The third update to the national AIDS strategy since 2010 sets a lofty target of ending the U.S. HIV epidemic by 2030, including a 75% reduction in new HIV infections by 2025 and a 90% reduction by 2030.

HIV/AIDS has killed more than 36 million people around the world – including more than 700,000 in the U.S. – since the virus was first identified in 1981.

During the 2020 campaign, Biden promised to update the national strategy, which was started in 2010 by President Barack Obama.

“President Biden is honoring that commitment by releasing the new national HIV/AIDS strategy on World AIDS Day and providing a framework and a direction for the administration’s policies, research, programs and planning,” a senior administration official said.

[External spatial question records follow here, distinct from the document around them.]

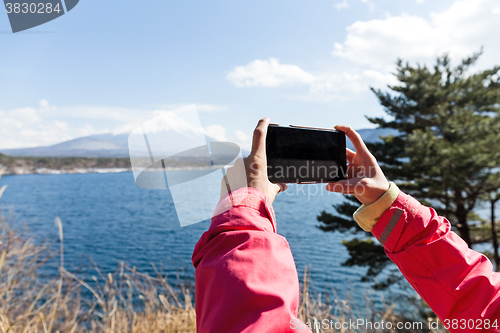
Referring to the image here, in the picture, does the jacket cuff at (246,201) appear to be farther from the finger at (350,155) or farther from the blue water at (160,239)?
the blue water at (160,239)

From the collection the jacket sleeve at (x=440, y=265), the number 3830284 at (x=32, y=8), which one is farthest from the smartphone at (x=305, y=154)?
the number 3830284 at (x=32, y=8)

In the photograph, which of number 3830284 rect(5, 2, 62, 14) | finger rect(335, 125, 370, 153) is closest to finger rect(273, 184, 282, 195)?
finger rect(335, 125, 370, 153)

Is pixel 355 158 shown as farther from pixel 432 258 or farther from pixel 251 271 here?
pixel 251 271

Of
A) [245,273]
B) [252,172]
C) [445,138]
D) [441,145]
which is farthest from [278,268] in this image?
[445,138]

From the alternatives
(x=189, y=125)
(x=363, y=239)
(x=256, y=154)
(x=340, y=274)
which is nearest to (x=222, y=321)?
(x=256, y=154)

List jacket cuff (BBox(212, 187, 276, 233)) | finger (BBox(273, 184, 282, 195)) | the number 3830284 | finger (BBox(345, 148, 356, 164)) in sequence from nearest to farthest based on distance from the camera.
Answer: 1. jacket cuff (BBox(212, 187, 276, 233))
2. finger (BBox(273, 184, 282, 195))
3. finger (BBox(345, 148, 356, 164))
4. the number 3830284

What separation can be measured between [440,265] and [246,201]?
2.13ft

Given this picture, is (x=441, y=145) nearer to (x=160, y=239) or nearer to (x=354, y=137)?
(x=354, y=137)

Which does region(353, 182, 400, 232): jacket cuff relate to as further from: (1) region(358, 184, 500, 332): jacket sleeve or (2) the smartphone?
(2) the smartphone

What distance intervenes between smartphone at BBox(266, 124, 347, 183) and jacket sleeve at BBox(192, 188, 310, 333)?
42 centimetres

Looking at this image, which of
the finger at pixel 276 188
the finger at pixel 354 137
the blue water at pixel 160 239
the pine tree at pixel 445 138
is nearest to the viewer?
the finger at pixel 276 188

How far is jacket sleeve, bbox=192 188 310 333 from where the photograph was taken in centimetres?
55

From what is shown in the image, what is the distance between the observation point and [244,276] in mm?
575

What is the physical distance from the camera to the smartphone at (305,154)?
1133 mm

Biden is announcing the plan even as the world struggles to contain the COVID-19 pandemic, which has killed more than 48 million people globally, including more than 700,000 in the United States. It is another illustration of the difficulties world leaders face in stamping out disease.

The new AIDS strategy, outlined in a 98-page document, seeks to address social issues that contribute to HIV risk and health outcomes. It encourages reform of state laws that criminalize HIV transmission and adds a new focus on opportunities to engage the private sector to help fight the HIV epidemic.

Biden’s budget request included $670 million for continued implementation of the Ending the HIV Epidemic in the U.S. initiative — $267 million more than previous levels.